5: Tool Use (en)

Pattern Summary

Tool Use, often implemented as function calling, lets an agent go beyond text generation by invoking external functions, APIs, databases, services, code execution environments, search tools, or even other specialized agents. The chapter frames tool use as the bridge between an LLM's reasoning and external capabilities that provide dynamic information, deterministic computation, private data access, or real-world actions.

The pattern has a standard control loop: define tools with clear names, descriptions, and parameter schemas; let the model decide whether a tool is needed; parse the model's structured tool request; execute the requested tool in the orchestration layer; return the tool result as an observation; then let the model produce a final response or request another tool call.

For implementation, tool use should behave like a governed action loop rather than an unrestricted model capability. The LangGraph example should validate tool names and arguments, execute only registered tools, preserve observations, handle tool errors explicitly, cap repeated tool calls, and avoid inventing results when a tool fails or does not support the request.

Pattern Explanation

Conceptual Overview

Tool Use gives an LLM controlled access to abilities it does not have internally. A model can reason that a user's request needs current weather, a stock price, a database lookup, a calculation, or a code execution result, but the orchestration layer must perform the actual operation.

The chapter distinguishes narrow "function calling" from broader "tool calling." A tool can be a Python function, an API endpoint, a database query, a search provider, a code interpreter, a Vertex AI extension, or a request to another agent.
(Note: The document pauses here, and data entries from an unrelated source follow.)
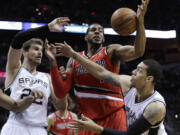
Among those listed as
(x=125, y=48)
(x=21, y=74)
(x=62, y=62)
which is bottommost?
(x=62, y=62)

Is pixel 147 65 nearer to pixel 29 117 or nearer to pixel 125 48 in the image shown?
pixel 125 48

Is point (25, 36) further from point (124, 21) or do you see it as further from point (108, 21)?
point (108, 21)

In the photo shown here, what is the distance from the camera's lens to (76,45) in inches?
643

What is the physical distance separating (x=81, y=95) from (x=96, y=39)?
0.75m

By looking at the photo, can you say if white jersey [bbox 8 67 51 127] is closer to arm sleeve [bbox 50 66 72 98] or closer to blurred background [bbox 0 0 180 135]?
arm sleeve [bbox 50 66 72 98]

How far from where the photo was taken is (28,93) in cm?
352

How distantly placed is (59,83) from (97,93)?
1.62 feet

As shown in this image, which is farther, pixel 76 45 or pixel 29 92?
pixel 76 45

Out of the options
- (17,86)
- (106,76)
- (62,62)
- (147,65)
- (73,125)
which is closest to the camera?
(73,125)

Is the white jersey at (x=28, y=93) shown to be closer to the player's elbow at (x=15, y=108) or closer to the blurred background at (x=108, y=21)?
the player's elbow at (x=15, y=108)

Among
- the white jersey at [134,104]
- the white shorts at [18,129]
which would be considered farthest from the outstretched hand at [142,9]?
the white shorts at [18,129]

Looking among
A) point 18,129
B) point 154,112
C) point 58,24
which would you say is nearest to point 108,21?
point 58,24

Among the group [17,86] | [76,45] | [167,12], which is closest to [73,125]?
[17,86]

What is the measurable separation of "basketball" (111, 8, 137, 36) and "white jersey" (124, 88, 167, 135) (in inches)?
28.1
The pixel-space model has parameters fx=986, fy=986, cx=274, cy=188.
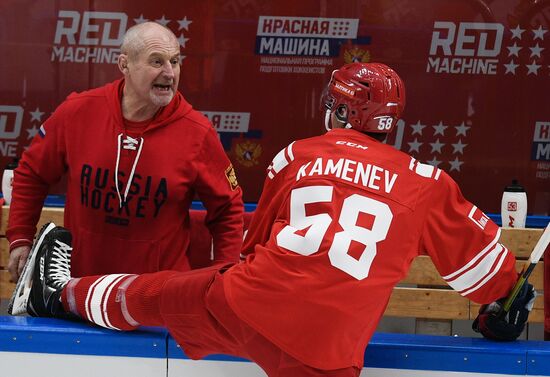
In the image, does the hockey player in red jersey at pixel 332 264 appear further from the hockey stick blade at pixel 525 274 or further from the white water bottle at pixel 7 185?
the white water bottle at pixel 7 185

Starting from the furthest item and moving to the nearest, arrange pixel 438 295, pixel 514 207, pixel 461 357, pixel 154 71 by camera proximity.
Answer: pixel 514 207 < pixel 438 295 < pixel 154 71 < pixel 461 357

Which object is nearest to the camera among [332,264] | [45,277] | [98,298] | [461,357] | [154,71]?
[332,264]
In all cases, the model proposes a structured action and the surrounding system decides whether and how to execute it.

Problem

LLMs have static training knowledge, limited arithmetic reliability, no direct access to private systems, and no inherent ability to trigger external actions. Asking the model to answer from memory is risky when the answer depends on current data, proprietary data, deterministic computation, or side effects. Tool Use solves this by routing those parts of the task through explicit external capabilities and feeding the result back into the agent workflow.

When to Use

Use this pattern when the answer depends on real-time or external information, such as weather, stock prices, inventory, order status, or search results.
Use it when the task requires database or API operations.
Use it when deterministic calculations, data analysis, or code execution are more reliable than model-only reasoning.
Use it when the agent must trigger an external action, such as sending a message or controlling a connected system.
Use it when specialized tools or agents can perform a subtask better than the general-purpose LLM.

When Not to Use

Avoid this pattern for simple questions the model can answer safely without external state.
Avoid it when no trustworthy tool or permission boundary exists for the requested action.
Avoid automatic execution for irreversible or high-impact actions without confirmation.
Avoid exposing broad tools with vague schemas, because the model may supply unsafe or malformed arguments.
Avoid using tools as a workaround for missing workflow design; tool calls still need validation, error handling, and observability.

How It Works

The system registers available tools with clear names, descriptions, input schemas, and runtime handlers.
The model receives the user request plus tool definitions and decides whether to answer directly or request one or more tool calls.
The model emits a structured tool call containing the tool name and arguments.
The orchestration layer validates the tool call against the registry and schema.
The tool handler executes outside the model and returns an observation or structured error.
The observation is added to state and passed back to the model.
The model either produces the final user-facing answer or requests another valid tool call, bounded by a max-tool-call policy.

Trade-offs

Benefit	Cost or Risk
Gives agents access to dynamic information and external systems.	Tool execution can fail because of bad arguments, unavailable APIs, permissions, timeouts, or rate limits.
Improves reliability for calculations, code execution, and private-data lookup.	The graph must validate schemas, sanitize inputs, and prevent unsafe side effects.
Makes agent behavior more action-oriented and useful.	Tool loops can become expensive or unbounded without call limits and clear stop conditions.
Keeps tool results observable as intermediate artifacts.	Logging can expose sensitive tool inputs or outputs if not designed carefully.
Supports multiple framework styles such as LangChain, CrewAI, Google ADK, and Vertex AI extensions.	Framework abstractions differ on whether the client or platform executes the tool, so implementation boundaries must be explicit.

Minimal Example

User: "What is the current simulated price of AAPL and the gain on 100 shares bought at 150?"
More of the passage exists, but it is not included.